Jack Halberstam at the launch event for Queer.Archive.Work #1, MoMA PS1, September 22, 2018.

This text was first delivered at the Boston Art Book Fair (October 13, 2018), and then subsequent versions at Boston University (November 13, 2018), California College of the Arts (January 24, 2019), Parsons School of Design (March 25, 2019), and Stevens Institute of Technology (March 26, 2019).

Building on the work of Jack Halberstam and the launch of Queer.Archive.Work #1 at the NY Art Book Fair in September 2018, this text marks the first time that I posed the question of legibility in design and typography. Without exactly referring to it as queer, I started to explore what I described as bad typography and messy reading, and seven years on, this core question remains central to my writing and research—

“What if we take this all the way, and talk about illegibility as a design strategy. I’m not sure it’s a valid idea, but I want to test it.

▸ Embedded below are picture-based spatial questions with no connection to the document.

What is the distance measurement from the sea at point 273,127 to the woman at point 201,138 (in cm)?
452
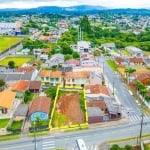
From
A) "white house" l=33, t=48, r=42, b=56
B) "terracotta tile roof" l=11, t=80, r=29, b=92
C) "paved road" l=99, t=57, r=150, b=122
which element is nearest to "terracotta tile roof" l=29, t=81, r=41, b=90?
"terracotta tile roof" l=11, t=80, r=29, b=92

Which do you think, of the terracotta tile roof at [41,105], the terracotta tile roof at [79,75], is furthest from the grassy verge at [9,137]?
the terracotta tile roof at [79,75]

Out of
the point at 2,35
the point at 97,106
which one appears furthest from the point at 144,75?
the point at 2,35

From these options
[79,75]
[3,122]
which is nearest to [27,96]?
[3,122]

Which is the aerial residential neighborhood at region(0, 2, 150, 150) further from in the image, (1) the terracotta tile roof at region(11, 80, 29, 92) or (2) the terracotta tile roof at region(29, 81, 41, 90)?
(1) the terracotta tile roof at region(11, 80, 29, 92)

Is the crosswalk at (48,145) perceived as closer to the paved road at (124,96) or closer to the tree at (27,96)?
the paved road at (124,96)

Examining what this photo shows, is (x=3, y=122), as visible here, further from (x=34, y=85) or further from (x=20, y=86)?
(x=34, y=85)

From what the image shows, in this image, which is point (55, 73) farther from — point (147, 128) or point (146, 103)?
point (147, 128)
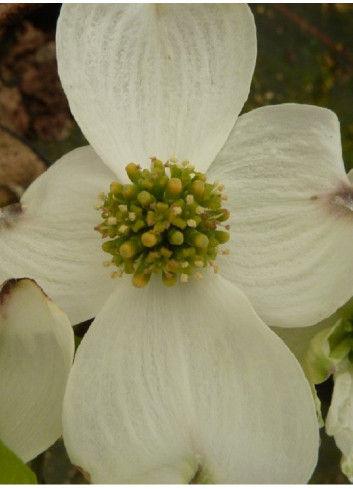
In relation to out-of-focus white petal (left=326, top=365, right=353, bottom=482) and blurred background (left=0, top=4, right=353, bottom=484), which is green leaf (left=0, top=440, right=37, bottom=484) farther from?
out-of-focus white petal (left=326, top=365, right=353, bottom=482)

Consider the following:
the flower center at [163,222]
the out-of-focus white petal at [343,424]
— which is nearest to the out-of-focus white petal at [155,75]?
the flower center at [163,222]

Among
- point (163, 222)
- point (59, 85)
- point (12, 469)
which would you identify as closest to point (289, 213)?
point (163, 222)

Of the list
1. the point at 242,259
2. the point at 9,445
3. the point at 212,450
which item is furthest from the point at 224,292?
the point at 9,445

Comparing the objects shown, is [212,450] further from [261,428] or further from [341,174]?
[341,174]

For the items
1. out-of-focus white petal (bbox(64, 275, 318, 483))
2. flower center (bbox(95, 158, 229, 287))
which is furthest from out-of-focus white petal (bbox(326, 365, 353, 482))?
flower center (bbox(95, 158, 229, 287))

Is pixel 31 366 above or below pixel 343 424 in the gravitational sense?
above

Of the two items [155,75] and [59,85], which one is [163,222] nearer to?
[155,75]
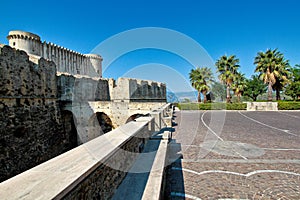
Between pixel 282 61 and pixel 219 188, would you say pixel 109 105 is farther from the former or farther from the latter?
pixel 282 61

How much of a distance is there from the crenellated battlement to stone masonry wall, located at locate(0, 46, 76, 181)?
4.17m

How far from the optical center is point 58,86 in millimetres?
14734

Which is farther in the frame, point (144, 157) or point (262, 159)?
point (262, 159)

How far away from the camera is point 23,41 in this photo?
22.6 m

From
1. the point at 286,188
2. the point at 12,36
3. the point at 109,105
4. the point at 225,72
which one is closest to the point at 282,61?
the point at 225,72

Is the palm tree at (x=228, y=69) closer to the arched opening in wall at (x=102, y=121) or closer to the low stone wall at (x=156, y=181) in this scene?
the arched opening in wall at (x=102, y=121)

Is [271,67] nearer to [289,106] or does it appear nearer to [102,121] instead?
[289,106]

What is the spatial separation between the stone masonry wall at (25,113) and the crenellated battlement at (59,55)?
417 cm

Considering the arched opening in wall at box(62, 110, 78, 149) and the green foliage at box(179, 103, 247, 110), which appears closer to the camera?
the arched opening in wall at box(62, 110, 78, 149)

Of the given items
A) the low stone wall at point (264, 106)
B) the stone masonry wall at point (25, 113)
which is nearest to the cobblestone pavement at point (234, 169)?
the stone masonry wall at point (25, 113)

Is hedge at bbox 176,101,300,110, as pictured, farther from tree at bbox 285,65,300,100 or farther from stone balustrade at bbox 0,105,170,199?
stone balustrade at bbox 0,105,170,199

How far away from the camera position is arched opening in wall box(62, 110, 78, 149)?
49.6 feet

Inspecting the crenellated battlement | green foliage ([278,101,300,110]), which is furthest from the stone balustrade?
green foliage ([278,101,300,110])

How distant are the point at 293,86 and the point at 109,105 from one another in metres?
34.4
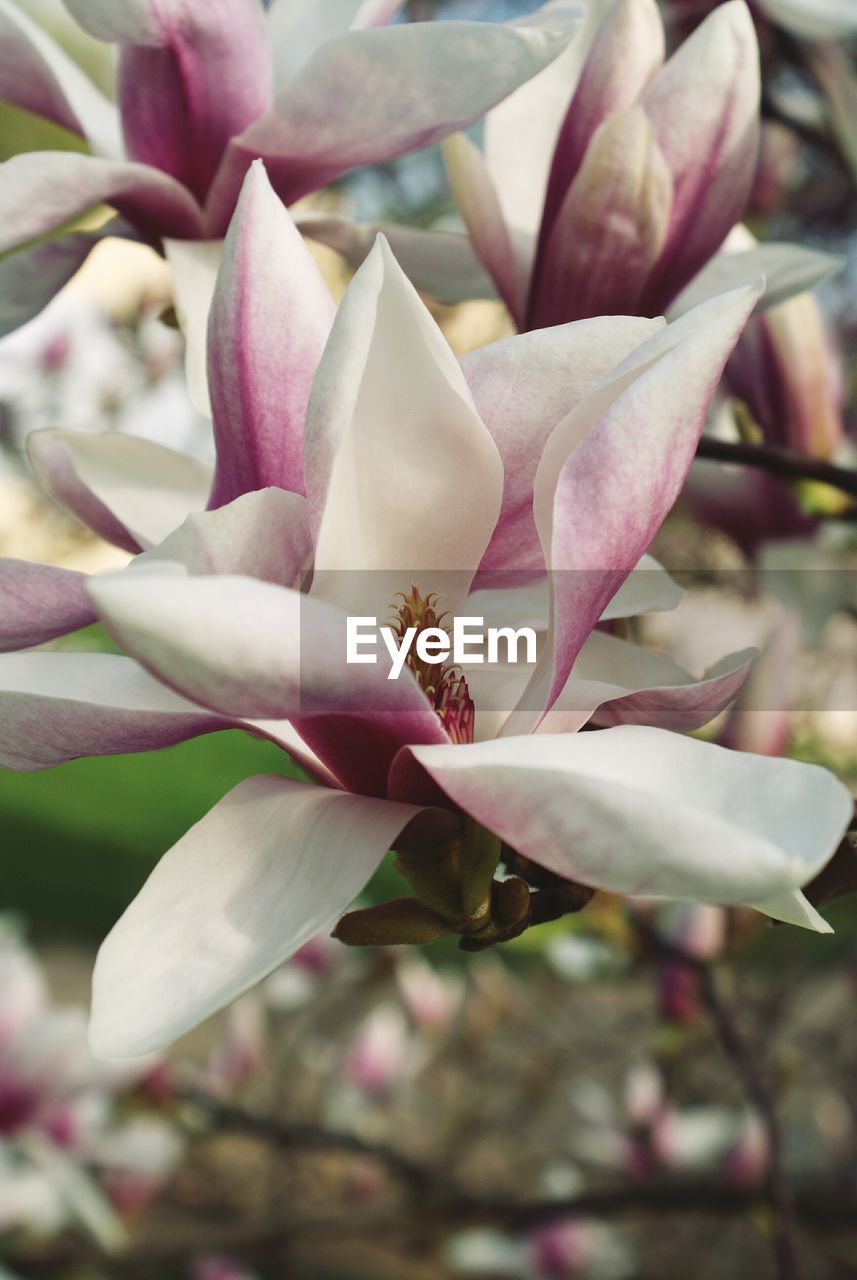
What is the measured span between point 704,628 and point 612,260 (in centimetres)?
199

The clarity of a binary structure is an illusion. Rather than insisting on clarity we could go the other way, and expand the illusion. What would it mean to design a text using this strategy? Is there room in our vertiginous condition for illegibility, at a moment when truth is more and more difficult to recognize?

I think so. I imagine what it would be like to publish a text that can’t be ranked by google, or stored on dropbox, or hosted by godaddy. Or a collection of texts that can’t be read in any one order, or from any one perspective. The idea of bad typography, and no dominant read, reading that isn’t fixed. A variety of reads that are all equally valid.

In a recent conversation with Nick Konrad, one of my students, he called it “messy legibility.” Messy sense-making.

So maybe resisting legibility means encouraging—or creating—new kinds of reading. Close reading, imperfect, difficult reading, messy reading.”